Recently, numerous studies have confirmed the importance of chitosan nanoparticles (CNP) as a viable drug delivery carrier for increasing the efficacy of anticancer drugs in cancer treatment. It is a macromolecule and natural biopolymer compound, more stable and safer in use than metal nanoparticles. Bee venom (BV), a form of defense venom, has been shown to have anti-tumor, neuroprotective, anti-inflammatory, analgesic, and anti-infectivity properties. Moreover, the regulation of cell death has been linked to reactive oxygen species (ROS)-mediated cell apoptosis, which induces mitochondrial damage and ER stress through oxidative stress events. Therefore, this study aimed to illustrate the ROS-mediated effect on the cancer cells treatment with CNP-loaded BV (CNP-BV) and explained the adverse effects of ROS generation on Mitochondria and ER. We have found that the targeted CNP-BV were high in cytotoxicity against MCF-7 (IC 437.2 μg/mL) and HepG2 (IC 109.5 μg/mL) through the induction of massive generation of ROS, which in turn results in activating the mitochondrial cascade and ER stress. These results highlighted the role of ROS generation in inducing apoptosis in cancer cells.

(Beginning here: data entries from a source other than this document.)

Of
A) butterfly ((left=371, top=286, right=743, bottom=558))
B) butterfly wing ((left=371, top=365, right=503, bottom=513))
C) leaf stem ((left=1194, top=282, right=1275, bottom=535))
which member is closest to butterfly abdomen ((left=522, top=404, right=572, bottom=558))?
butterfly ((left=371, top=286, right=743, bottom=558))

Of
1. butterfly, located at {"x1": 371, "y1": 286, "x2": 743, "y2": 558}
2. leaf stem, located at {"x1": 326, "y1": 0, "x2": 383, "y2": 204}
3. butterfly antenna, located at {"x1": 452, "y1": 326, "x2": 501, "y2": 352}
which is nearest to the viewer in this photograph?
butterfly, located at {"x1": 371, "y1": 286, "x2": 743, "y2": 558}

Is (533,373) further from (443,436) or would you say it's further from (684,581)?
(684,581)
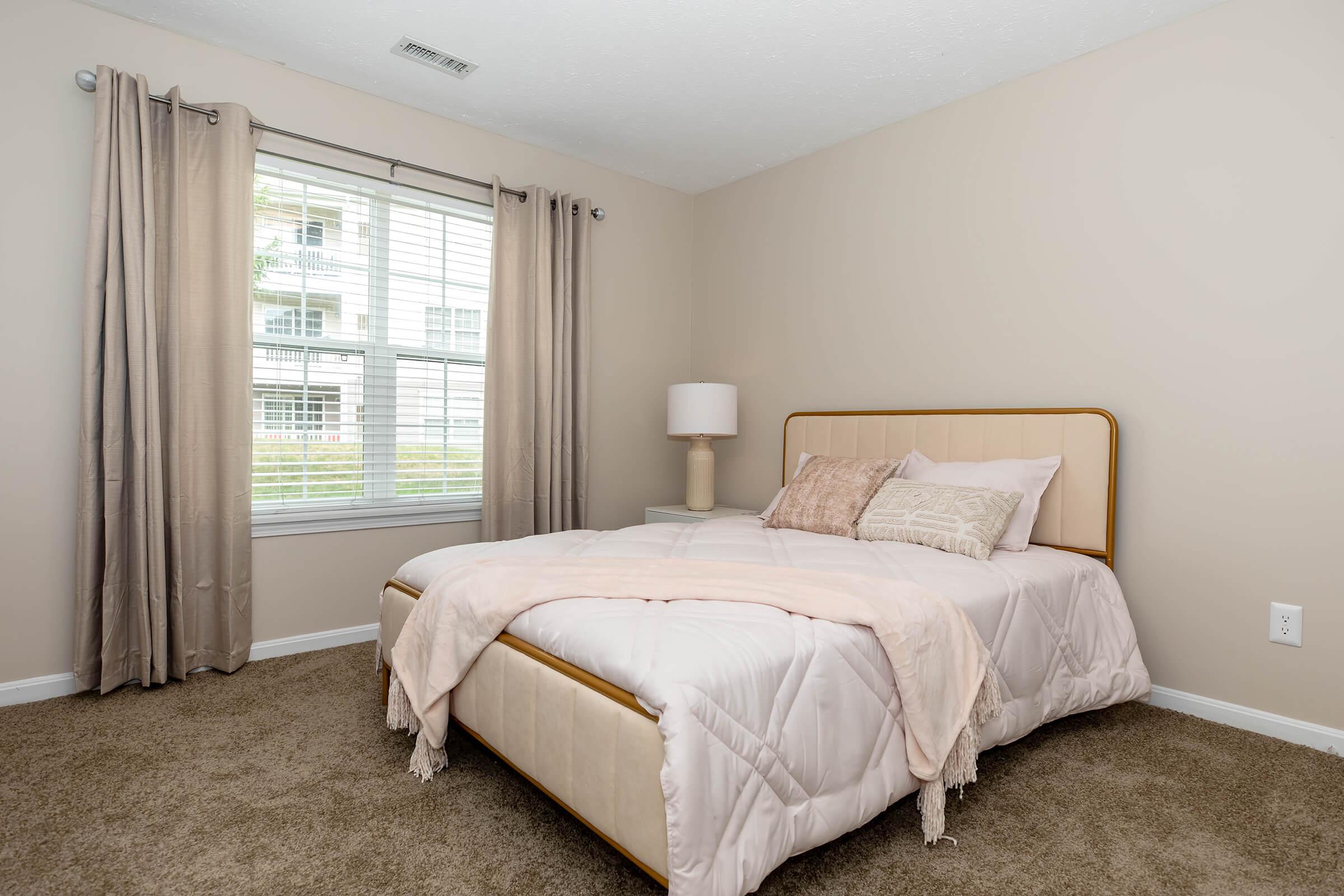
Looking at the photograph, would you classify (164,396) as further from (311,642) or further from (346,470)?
(311,642)

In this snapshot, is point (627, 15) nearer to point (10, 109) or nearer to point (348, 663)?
point (10, 109)

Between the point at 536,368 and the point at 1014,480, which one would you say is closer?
the point at 1014,480

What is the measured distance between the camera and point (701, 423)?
3.87m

最近,许多研究证实了壳聚糖纳米粒子(CNP)作为一种可行的药物输送载体的重要性,可提高癌症治疗中抗癌药物的疗效。它是一种高分子量和天然生物聚合物化合物,比金属纳米粒子更稳定、更安全。蜂毒(BV)是一种防御毒液,已被证明具有抗肿瘤、神经保护、抗炎、镇痛和抗感染特性。此外,细胞死亡的调节与活性氧(ROS)介导的细胞凋亡有关,ROS 介导的细胞凋亡通过氧化应激事件诱导线粒体损伤和内质网应激。因此,本研究旨在说明 ROS 介导的 CNP 负载 BV(CNP-BV)对癌细胞的影响,并解释 ROS 产生对 Mitochondria 和 ER 的不良影响。我们发现,通过大量产生 ROS,靶向 CNP-BV 对 MCF-7(IC 437.2μg/mL)和 HepG2(IC 109.5μg/mL)具有高细胞毒性,这反过来又导致线粒体级联和内质网应激的激活。这些结果强调了 ROS 产生在诱导癌细胞凋亡中的作用。